Essa ópera até hoje dá margem a indevidas polêmicas e descabidas afirmações das quais, para muitos, sai diminuído  o valor de Carlos Gomes. Tais polêmicas e afirmações têm como fulcro o fato de o protagonista do título, Iberê, ser um índio e não um negro escravo.
Afirmam que não houve índios escravos no Brasil, que o índio não se deixava escravizar, que Carlos Gomes teve medo de se indispor com muita gente importante pondo um negro como protagonista e outros que tais, prosseguindo no obscuro e pernicioso caminho da ignorância dos falsos eruditos. Por estes dias, folheando ao acaso a Internet, essa generosa mãe de todos, dei de cara com um artigo publicado há algum tempo na revista VEJA, em que o articulista, do qual não verifiquei nem interessa o nome, é severo, venenoso e taxativo contra o índio/escravo de Carlos Gomes e contra o compositor, o que me leva a escrever  (de memória) estas mal traçadas.

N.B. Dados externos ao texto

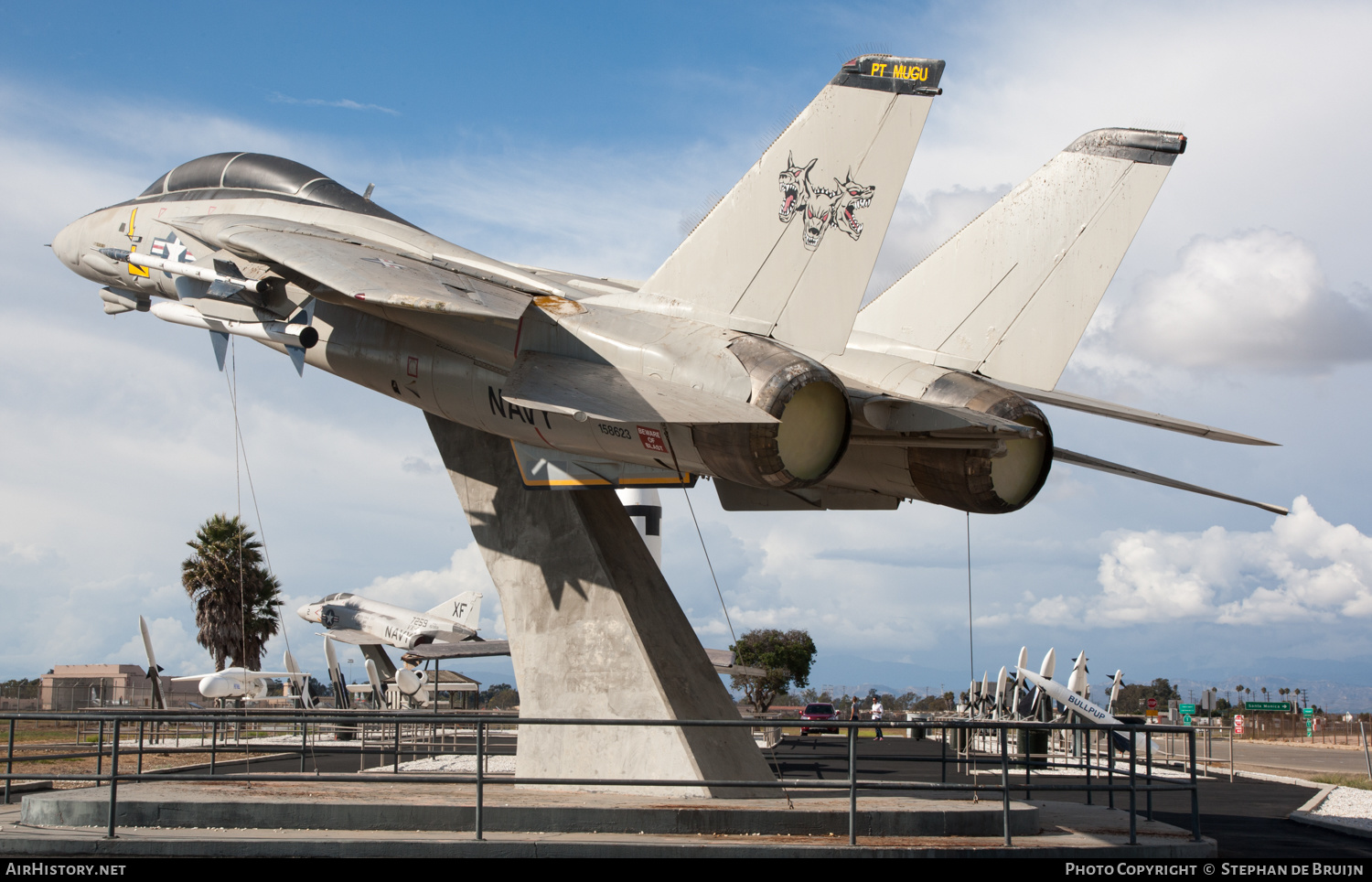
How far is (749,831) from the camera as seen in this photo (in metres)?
9.05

Houve sim, e como, escravização de índios no Brasil, e são fartas a bibliografia e as referências a respeito (Varnhagen, Fernando Rebouças, etc…  v. Internet). Os  bandeirantes, em suas entradas e bandeiras, mencionam por escrito que saiam de seus lugares de origem em busca de ouro, outras riquezas e índios, que aprisionavam e escravizavam. Assim o citam Fernão Dias, Antônio Dias de Oliveira, Garcia Rodrigues Paes nos séculos XVII e XVIII. E assim o citam os próprios descobridores, que já no início do século XVI obrigavam os índios ao trabalho escravo.
Baseado nessas evidências históricas, Domingos José Gonçalves de Magalhães (1811/1882) publica em 1857 aquela que seria uma das fontes maiores do libreto de LO SCHIAVO, o poema épico A CONFEDERAÇÃO DOS TAMOIOS, o qual foi usado e adaptado por Alfredo d`Escragnolle Taunay (1843/1899), em conjunto com LES DANICHEF, de Alexandre Dumas Filho, para o enredo e libreto da ópera. No longo poema, o herói é o chefe tamoio  AIMBIRA ou AIMBERÊ , o qual, inserido por Taunay em LES DANICHEF, se torna um escravo. Depois, o poeta italiano RODOLFO PARAVICINI finaliza o libreto da ópera, com várias intervenções de Taunay.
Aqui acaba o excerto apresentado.